Argument initialisation affects performance of @threads?

I’m observing a change in performance in a threaded function which depends on how a write only argument to that function was initialised. Specifically creating the argument by Matrix{Float64}(undef,…) leads to the expected scaling with number of threads and creating the argument with zeros(…) leads to no scaling. A working example and observed output when run across different settings of JULIA_NUM_THREADS is given below. Reordering of the two benchmarked calls does not affect the results.
My understanding is that both dst and dst1 should have the same type (and checking with typeof seems to confirm this), the only difference being that dst1 has been zeroed with dst has not been touched after allocating.
I’m new to julia so I might be missing something rather obvious? Or, if this is unexpected, can anyone reproduce the behaviour?

using BenchmarkTools

function unpack_threaded(src::AbstractMatrix{UInt8}, dst::AbstractMatrix{T}) where T
    B,M  = size(src)
    tbls = collect(Matrix{T}(undef, 4, 256) for n in 1:Threads.nthreads()) #dummy lookup table
    Threads.@threads for m in 1:M
        tbl = tbls[Threads.threadid()]
        for b in 1:B
            w = src[b,m]+1
            for k in 1:4
                @inbounds dst[b*4+k,m] = tbl[k,w]
            end
        end
    end
end

function main()
    print("Threads=$(Threads.nthreads()):\n")

    B = 100000
    M = 512

    src = Matrix{UInt8}(undef, B, M)

    dst1 = zeros(B*4,M)
    print("zeros(...)                 :")
    @btime unpack_threaded($src,$dst1)
    
    dst = Matrix{Float64}(undef, B*4, M)
    print("Matrix{Float64}(undef,...) :")
    @btime unpack_threaded($src,$dst)
end

main()

Output:

Threads=1:
zeros(...)                 :  172.220 ms (3 allocations: 8.28 KiB)
Matrix{Float64}(undef,...) :  171.251 ms (3 allocations: 8.28 KiB)
Threads=2:
zeros(...)                 :  184.228 ms (4 allocations: 16.41 KiB)
Matrix{Float64}(undef,...) :  84.084 ms (4 allocations: 16.41 KiB)
Threads=4:
zeros(...)                 :  170.576 ms (6 allocations: 32.67 KiB)
Matrix{Float64}(undef,...) :  44.229 ms (6 allocations: 32.67 KiB)
Threads=8:
zeros(...)                 :  176.688 ms (10 allocations: 65.20 KiB)
Matrix{Float64}(undef,...) :  35.130 ms (10 allocations: 65.20 KiB)
julia> versioninfo()
Julia Version 1.1.1
Commit 55e36cc308 (2019-05-16 04:10 UTC)
Platform Info:
  OS: Linux (x86_64-pc-linux-gnu)
  CPU: Intel(R) Xeon(R) CPU E5-2630 v3 @ 2.40GHz
  WORD_SIZE: 64
  LIBM: libopenlibm
  LLVM: libLLVM-6.0.1 (ORCJIT, haswell)
Environment:
  JULIA_NUM_THREADS = 8

Unverified hypothesis:
It maybe due to thread affinity issues.
If you initialize the matrix with zeros from one core, then the memory must be put close to this core. With undef, the values of the matrix could be initialized by different cores and this will imply better perf if those cores operate on the data they have initialized.

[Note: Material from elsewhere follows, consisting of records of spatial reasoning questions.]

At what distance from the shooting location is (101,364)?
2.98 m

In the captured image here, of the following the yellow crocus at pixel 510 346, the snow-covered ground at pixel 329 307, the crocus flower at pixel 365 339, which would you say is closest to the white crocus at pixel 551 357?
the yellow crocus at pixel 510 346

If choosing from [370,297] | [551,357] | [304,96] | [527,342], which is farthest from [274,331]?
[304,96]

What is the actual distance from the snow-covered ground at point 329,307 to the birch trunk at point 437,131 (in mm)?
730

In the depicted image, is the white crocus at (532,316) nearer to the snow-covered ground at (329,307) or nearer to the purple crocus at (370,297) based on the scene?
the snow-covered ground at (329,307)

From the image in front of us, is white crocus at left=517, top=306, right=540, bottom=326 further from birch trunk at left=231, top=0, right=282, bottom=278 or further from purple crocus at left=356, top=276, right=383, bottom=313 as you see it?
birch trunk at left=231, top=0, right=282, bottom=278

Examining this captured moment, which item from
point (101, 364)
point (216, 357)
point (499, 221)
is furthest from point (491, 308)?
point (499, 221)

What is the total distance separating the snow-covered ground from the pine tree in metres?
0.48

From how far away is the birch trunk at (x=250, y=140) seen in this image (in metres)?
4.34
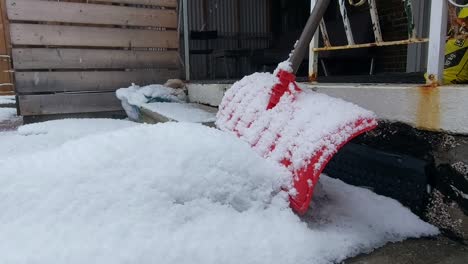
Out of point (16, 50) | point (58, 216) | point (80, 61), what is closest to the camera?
point (58, 216)

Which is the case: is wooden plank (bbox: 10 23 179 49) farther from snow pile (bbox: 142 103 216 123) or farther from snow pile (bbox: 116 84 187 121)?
snow pile (bbox: 142 103 216 123)

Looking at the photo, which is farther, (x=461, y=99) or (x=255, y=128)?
(x=255, y=128)

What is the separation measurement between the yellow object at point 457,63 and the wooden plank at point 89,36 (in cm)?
332

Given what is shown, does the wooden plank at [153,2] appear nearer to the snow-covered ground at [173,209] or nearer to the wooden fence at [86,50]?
the wooden fence at [86,50]

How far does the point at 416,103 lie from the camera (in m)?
1.25

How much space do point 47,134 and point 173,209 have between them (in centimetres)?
220

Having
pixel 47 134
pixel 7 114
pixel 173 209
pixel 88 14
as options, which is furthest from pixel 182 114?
pixel 7 114

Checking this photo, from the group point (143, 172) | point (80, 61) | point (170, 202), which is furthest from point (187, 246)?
point (80, 61)

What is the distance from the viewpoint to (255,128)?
1445 millimetres

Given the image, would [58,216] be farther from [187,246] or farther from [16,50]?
[16,50]

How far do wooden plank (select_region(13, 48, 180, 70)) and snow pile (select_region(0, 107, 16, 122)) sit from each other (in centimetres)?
102

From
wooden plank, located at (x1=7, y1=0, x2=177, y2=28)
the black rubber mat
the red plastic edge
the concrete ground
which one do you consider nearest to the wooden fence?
wooden plank, located at (x1=7, y1=0, x2=177, y2=28)

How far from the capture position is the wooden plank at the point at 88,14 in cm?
354

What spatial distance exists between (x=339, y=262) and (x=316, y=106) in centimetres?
53
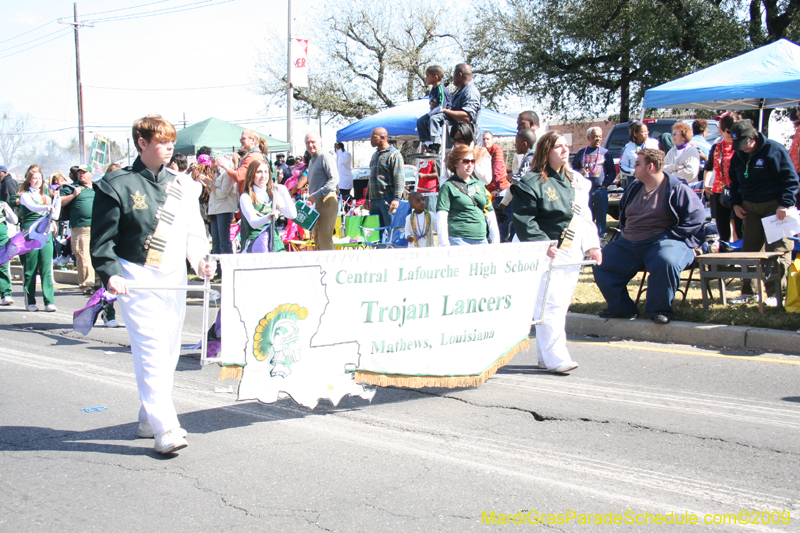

The matrix in question is ~1.6Gb, it shouldn’t sit in the cache of one core. Additionally my understanding is that @btime times over repeated calls to the function, if the matrix was in the cache somewhere after the first call it shouldn’t matter anymore as in both cases parts of the matrix will have been processed by different cores.

I didn’t take time to read the code but the way the arrays are initialized can modified the data location on the RAM. If you have multiple memory (RAM) channels on your hardware then you maybe unable to use them because all the DATA stays on one RAM part.